John, Todd and all --

I hereby promise to make my mails clearer in future! To elaborate:

> >         [GAM]  Hmm.. plenty of warnings about doing arithmetic with
> void*.
> > I'll sort them out.
>
> Yeah, this particular embarrassment is my fault, not Todd's.  It worked,
> so I
> focussed upon new functionality, not cleaning it up.  If you have already
> done
> so, please let me know.  If not, this would be a good time to also put in
> Robert
> Fitzsimons' (Hi, Robert!) code to enable booting via GRUB (I seem to
> recall
> that, amongst the worst offenders in generating warnings, was the code
> which
> looked for the Etherboot-specific data structures located in various bits
> of
> memory...)
>
[GAM]  The source of the void* warnings is _my_ code (unfortunately). gcc
didn't complain about what I was doing, but g++ does (vociferously). I'll
sort them out before handing the code over -- there's so much noise from
spurious warnings, it's all too easy to miss the important stuff. I only got
2 or 3 warnings from the jjos code from CVS.

BTW, I'd be very interested in booting via GRUB -- I only have the one PC,
so Etherboot is not an option.

> >         [GAM]  I propose to put the gc code in a separate directory:
> > common/nativecode/gc. How does that sound? It's currently in
> > common/nativecode, but it bloats that directory somewhat. Now I've just
> got
> > to sort out the accursed makefile :-(
>
> OK.  Works for me.  Sorry about the makefile trouble.  If there's a better
> way
> to do this, I'd sure be interested...  I think we have similar problems in
> the
> bytecode directory, in that we have no platform-specific bytecode files
> (e.g.,
> VGA driver) yet.
>

[GAM]  The "accursed" was meant to apply to make files in general, not the
jjos ones. I'm not in any way an expert on makefiles, so I don't have any
suggestions for improvements. (My lack of expertise is probably why I end up
cursing makefiles  - though I doubt anyone actually loves them, do they? ;-)

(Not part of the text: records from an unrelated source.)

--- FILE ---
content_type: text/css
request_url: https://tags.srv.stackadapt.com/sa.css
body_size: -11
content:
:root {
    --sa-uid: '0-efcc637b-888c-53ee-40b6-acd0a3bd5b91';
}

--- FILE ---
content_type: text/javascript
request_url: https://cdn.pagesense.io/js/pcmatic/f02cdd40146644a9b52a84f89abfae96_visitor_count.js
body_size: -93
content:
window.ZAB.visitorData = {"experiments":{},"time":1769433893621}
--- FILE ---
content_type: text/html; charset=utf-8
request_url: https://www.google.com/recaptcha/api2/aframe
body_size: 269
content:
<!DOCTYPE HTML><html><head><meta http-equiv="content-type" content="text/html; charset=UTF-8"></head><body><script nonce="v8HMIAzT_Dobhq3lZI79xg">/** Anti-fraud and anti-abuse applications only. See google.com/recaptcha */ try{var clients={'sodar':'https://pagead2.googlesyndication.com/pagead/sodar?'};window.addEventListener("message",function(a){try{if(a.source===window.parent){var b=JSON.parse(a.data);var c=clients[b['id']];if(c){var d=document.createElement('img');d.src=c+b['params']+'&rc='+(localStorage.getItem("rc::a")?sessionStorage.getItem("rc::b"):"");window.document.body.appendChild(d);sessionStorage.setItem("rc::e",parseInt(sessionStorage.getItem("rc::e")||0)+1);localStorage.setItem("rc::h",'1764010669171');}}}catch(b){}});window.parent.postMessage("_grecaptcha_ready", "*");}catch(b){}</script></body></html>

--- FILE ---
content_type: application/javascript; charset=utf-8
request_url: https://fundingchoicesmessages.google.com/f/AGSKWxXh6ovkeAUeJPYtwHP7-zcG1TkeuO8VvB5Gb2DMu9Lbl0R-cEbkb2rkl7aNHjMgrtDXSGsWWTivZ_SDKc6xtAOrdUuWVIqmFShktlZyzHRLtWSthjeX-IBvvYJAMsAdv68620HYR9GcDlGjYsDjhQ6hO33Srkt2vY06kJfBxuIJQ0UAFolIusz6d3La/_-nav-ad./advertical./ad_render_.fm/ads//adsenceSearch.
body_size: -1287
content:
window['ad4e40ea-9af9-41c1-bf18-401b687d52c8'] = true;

> The location of the sole native-code stack (sole because we're not doing
> multithreading yet in the kernel) is easily-computable at the point where
> you
> need to scan for the GC roots.  Right now (I don't have the sources in
> front of
> me, so this is from memory), I think there's a magic value that gets
> crammed
> into the stack pointer register (2MB?), but I don't think this is saved
> into any
> easily-accessible-from-C++ variable, although the heap-initialization code
> *does* avoid stepping on the stack.  Sorry...  I can fix this...  Really!
>
[GAM]  That sounds good, thanks.

I've just been rereading bigsurv.ps and come across a couple of potential
unpleasantnesses:

1. Do the kernel or decaf ever only have a handle on an object by the middle
(as it were) while maintaining the necessary info to find the head of the
object again. eg it might have pointer into element 100 of a 150 element
array, but keep the offset from the start (100) in some other variable so
that the start of the object can be rediscovered. The GC at the moment will
only mark objects for which there is a pointer to the head somewhere, so
will fail to mark the example array as in use. If necessary, I think I can
change it so that pointers to the middle of an object lead to that object
being marked. I'd prefer not to though, cos it will make the mark phase more
inaccurate and slower.

2. A similar problem, but at the C++ compiler level. bigsurv.ps claims that
some compilers, particularly when doing heavy optimisation, perform
algebraic transforms / bit ops on pointers which can disguise them or make
them temporarily not point at the head of the object (or even, I suppose,
into the heap). I have no idea if g++ does this, but it is something to be
aware of as it will break a conservative garbage collector.